Power Ranking Results 

Disclaimers: These results are based on one case study load profile. Use caution when drawing generalized conclusions from this analysis. Savings from ESS are influenced by other factors besides the utility rate schedule, such as the shape of the homeowner’s energy usage profile, the size of the ESS, if they’re pairing ESS with PV, the size of the PV system relative to usage and restrictions on how the ESS is operated. We ran our simulations at 100% TOU arbitrage efficiency, which determines optimal savings. Storage developers are responsible to confirm the eligibility of all rate schedules for their customer.
 
Our results table clearly shows that the savings from ESS are heavily influenced by the TOU rate schedule. In both the ‘ESS only’ and ‘PV+ESS’ runs, the savings from ESS can vary widely from rate to rate. A wide TOU price differential is obviously directly correlated with a good rate for ESS savings, and vice-versa. To look at an extreme example of variance, a homeowner could capture over 30-times more savings on the PG&E (EV-A) rate, compared to the PG&E (E-TOU (A)) rate in the ‘ESS only’ run, and roughly 11-times more savings in the ‘PV+ESS’ run.

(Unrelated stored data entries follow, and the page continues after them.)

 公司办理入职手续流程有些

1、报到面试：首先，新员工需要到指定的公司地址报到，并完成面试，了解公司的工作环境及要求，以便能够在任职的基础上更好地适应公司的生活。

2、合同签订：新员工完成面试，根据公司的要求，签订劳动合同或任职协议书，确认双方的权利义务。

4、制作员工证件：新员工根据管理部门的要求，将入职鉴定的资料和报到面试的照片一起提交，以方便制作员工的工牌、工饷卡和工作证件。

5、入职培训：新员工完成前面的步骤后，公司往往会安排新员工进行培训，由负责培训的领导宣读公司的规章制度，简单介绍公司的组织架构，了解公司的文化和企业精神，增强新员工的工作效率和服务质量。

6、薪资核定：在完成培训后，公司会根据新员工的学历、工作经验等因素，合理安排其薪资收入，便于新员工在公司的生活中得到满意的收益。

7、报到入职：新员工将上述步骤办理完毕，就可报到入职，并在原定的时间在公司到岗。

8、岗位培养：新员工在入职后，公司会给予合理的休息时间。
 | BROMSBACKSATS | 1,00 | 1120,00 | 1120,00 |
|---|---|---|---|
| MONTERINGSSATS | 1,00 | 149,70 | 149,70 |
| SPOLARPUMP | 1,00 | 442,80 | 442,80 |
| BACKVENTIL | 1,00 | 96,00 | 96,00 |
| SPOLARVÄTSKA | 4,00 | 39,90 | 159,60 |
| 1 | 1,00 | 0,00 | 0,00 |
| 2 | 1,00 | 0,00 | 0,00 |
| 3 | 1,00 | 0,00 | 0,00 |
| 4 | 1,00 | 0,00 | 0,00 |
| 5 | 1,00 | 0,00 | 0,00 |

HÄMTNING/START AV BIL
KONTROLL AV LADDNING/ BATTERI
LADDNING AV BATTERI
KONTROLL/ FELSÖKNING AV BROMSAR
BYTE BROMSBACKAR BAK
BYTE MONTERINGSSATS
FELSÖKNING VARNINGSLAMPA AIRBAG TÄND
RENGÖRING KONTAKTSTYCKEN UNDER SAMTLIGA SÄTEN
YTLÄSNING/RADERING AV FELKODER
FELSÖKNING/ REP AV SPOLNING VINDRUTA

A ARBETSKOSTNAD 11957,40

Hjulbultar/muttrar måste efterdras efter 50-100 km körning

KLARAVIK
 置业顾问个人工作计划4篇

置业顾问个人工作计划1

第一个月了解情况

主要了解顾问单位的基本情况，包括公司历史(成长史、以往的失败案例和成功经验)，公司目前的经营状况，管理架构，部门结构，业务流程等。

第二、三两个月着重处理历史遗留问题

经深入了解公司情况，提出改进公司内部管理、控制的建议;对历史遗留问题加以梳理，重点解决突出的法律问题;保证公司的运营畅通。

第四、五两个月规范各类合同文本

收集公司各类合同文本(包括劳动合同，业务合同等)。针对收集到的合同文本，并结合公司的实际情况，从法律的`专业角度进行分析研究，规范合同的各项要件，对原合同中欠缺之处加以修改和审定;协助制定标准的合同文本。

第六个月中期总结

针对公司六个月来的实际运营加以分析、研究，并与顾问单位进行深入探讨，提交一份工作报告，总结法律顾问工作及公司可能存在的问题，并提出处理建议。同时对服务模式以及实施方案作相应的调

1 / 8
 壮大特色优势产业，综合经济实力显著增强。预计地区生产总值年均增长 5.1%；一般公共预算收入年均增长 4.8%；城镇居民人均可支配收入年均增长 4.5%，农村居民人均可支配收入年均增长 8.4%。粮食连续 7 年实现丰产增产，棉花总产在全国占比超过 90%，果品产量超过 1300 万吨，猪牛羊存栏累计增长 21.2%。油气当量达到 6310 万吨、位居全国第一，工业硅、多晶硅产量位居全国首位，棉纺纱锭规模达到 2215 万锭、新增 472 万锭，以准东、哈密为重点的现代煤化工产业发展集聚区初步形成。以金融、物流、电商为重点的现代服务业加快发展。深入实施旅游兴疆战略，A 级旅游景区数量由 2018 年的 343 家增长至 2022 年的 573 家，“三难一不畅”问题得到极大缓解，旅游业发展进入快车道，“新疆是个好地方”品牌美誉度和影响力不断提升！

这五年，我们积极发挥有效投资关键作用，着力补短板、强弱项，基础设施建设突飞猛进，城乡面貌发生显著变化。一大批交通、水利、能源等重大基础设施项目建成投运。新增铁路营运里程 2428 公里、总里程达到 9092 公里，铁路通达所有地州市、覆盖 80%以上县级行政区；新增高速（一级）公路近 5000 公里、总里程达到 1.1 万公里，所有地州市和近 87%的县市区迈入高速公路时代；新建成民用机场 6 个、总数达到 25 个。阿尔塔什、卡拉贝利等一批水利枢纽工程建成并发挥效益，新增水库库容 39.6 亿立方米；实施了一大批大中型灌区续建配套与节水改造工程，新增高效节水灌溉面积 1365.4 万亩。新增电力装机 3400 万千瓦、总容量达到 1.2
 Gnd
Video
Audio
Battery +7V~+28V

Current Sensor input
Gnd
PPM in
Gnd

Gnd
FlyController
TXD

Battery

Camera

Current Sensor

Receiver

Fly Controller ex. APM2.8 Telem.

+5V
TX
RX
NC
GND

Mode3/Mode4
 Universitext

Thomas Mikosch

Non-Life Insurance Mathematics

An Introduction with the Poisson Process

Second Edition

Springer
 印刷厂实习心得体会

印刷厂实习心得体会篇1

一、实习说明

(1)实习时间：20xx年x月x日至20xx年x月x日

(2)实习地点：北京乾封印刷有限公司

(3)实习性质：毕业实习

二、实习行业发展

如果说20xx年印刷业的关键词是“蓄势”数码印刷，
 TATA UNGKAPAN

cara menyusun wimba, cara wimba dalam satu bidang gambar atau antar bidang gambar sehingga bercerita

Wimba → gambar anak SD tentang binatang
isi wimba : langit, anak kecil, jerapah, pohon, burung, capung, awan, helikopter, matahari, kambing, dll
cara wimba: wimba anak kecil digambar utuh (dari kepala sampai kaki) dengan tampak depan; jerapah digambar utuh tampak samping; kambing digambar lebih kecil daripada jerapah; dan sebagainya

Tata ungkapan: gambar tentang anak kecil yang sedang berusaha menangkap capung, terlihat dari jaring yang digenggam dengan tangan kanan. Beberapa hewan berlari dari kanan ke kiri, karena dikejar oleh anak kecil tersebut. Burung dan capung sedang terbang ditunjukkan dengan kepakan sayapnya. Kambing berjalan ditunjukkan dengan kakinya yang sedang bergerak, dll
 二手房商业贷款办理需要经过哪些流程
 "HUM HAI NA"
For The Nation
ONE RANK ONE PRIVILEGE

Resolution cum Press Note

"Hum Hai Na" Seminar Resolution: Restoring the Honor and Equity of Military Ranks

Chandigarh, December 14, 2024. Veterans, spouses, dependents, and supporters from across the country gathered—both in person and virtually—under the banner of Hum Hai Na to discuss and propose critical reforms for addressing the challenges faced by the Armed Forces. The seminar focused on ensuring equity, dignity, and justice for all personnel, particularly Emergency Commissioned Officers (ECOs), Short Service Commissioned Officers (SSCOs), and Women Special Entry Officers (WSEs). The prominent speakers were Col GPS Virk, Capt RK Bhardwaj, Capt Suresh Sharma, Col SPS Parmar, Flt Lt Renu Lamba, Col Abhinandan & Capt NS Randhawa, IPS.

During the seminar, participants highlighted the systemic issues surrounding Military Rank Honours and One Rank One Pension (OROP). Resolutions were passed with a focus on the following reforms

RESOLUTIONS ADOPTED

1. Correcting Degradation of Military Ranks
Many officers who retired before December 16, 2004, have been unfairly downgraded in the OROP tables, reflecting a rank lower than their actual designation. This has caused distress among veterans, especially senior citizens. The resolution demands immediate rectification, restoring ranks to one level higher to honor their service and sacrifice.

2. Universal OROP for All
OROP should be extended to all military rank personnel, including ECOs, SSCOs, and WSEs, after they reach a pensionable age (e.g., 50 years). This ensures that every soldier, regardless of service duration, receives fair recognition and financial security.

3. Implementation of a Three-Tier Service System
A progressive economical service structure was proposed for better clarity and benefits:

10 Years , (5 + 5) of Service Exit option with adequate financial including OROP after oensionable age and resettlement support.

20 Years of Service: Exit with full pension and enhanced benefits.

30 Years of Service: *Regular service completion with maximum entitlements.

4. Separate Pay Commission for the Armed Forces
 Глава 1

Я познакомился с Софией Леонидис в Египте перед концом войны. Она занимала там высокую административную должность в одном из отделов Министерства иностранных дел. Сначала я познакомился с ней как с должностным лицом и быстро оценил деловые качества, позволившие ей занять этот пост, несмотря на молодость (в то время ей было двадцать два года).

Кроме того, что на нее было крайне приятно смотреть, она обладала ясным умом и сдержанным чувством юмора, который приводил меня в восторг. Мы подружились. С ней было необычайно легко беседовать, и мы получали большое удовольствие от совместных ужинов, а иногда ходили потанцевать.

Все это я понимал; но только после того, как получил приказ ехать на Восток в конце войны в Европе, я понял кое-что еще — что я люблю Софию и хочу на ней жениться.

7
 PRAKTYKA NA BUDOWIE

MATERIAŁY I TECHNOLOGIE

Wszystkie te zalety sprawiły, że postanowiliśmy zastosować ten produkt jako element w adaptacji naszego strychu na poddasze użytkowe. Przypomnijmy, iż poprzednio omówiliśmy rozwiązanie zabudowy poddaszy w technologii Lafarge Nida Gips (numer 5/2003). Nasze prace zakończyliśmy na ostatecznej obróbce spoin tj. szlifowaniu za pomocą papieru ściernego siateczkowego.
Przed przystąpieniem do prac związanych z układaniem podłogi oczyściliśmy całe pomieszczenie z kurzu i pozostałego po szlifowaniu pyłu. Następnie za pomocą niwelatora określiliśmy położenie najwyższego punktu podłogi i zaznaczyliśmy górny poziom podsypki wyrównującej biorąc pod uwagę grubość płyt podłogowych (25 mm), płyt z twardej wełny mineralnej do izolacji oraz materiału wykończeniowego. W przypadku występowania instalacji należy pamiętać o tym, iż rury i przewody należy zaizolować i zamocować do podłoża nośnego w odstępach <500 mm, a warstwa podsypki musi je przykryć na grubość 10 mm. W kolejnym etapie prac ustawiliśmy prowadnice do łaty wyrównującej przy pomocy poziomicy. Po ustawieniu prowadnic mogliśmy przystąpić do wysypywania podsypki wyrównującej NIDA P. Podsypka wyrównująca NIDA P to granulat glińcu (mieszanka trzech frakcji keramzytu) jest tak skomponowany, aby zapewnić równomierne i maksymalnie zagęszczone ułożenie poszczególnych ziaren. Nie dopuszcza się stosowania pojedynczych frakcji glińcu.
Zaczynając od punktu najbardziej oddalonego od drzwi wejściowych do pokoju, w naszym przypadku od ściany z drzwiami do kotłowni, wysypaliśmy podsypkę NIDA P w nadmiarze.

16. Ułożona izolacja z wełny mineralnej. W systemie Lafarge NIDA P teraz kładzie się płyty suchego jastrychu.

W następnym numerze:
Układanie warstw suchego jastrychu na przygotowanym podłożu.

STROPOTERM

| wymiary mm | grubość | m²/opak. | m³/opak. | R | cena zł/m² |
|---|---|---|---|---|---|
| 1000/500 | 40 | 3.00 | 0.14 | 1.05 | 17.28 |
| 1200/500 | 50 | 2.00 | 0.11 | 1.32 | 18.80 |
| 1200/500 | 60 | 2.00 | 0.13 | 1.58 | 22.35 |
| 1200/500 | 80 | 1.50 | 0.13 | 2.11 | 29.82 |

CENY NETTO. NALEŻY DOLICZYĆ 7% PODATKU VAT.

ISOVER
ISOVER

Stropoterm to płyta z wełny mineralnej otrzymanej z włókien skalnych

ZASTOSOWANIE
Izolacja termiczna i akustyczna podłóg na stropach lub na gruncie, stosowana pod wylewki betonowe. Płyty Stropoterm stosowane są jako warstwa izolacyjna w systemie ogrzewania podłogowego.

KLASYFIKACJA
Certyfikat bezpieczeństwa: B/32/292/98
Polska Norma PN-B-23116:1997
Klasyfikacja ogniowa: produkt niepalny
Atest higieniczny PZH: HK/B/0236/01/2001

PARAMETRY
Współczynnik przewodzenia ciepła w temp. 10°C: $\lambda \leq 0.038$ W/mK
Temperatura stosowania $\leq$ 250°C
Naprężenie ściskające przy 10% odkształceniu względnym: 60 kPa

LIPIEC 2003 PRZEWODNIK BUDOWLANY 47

Unpacking the best & worst rate

 
The PG&E (EV (A)), which is an electric vehicle experimental rate, is the best rate schedule for storage savings in our analysis. The schedule has a wide TOU price differential year-round, with a whopping $35/cent per kWh price delta in the summer, and $21/cents/kWh in the winter. Furthermore, the TOU arbitrage price opportunity exists all seven days of the week, rather than only Monday through Friday, which is typical of most residential TOU schedules. When we ran our storage simulation, we dispatched the battery all 365 days of the year and captured the lucrative price differential, which led to the high $/kWh savings in both the ‘ESS only’ and ‘PV+ESS’ run.
 
The PG&E (E-TOU (A)) is a voluntary, opt-in TOU rate for PG&E homeowners. It’s the worst rate for ESS savings in our study. The TOU price differential in the winter is a meager $1.4/cents/kWh and $7.6/cents/kWh in the summer. To make matters worse, the winter season is defined as eight months-long (October through May), and the TOU price differential only exists on five days per week (Monday through Friday). Weekends are all “off-peak.” When you add it all up, this effectively means that for roughly 80% of the days in the year, no TOU arbitrage opportunity exists whatsoever. In the winter, at a TOU price delta of $1.4/cents/kWh it would be a losing proposition to cycle the battery at a 90% round-trip ESS efficiency. Hence the battery was dormant for four out of every five days when we ran our TOU arbitrage simulation, which led to the weak savings. This is a TOU-rino (TOU rate in name only), it has no teeth!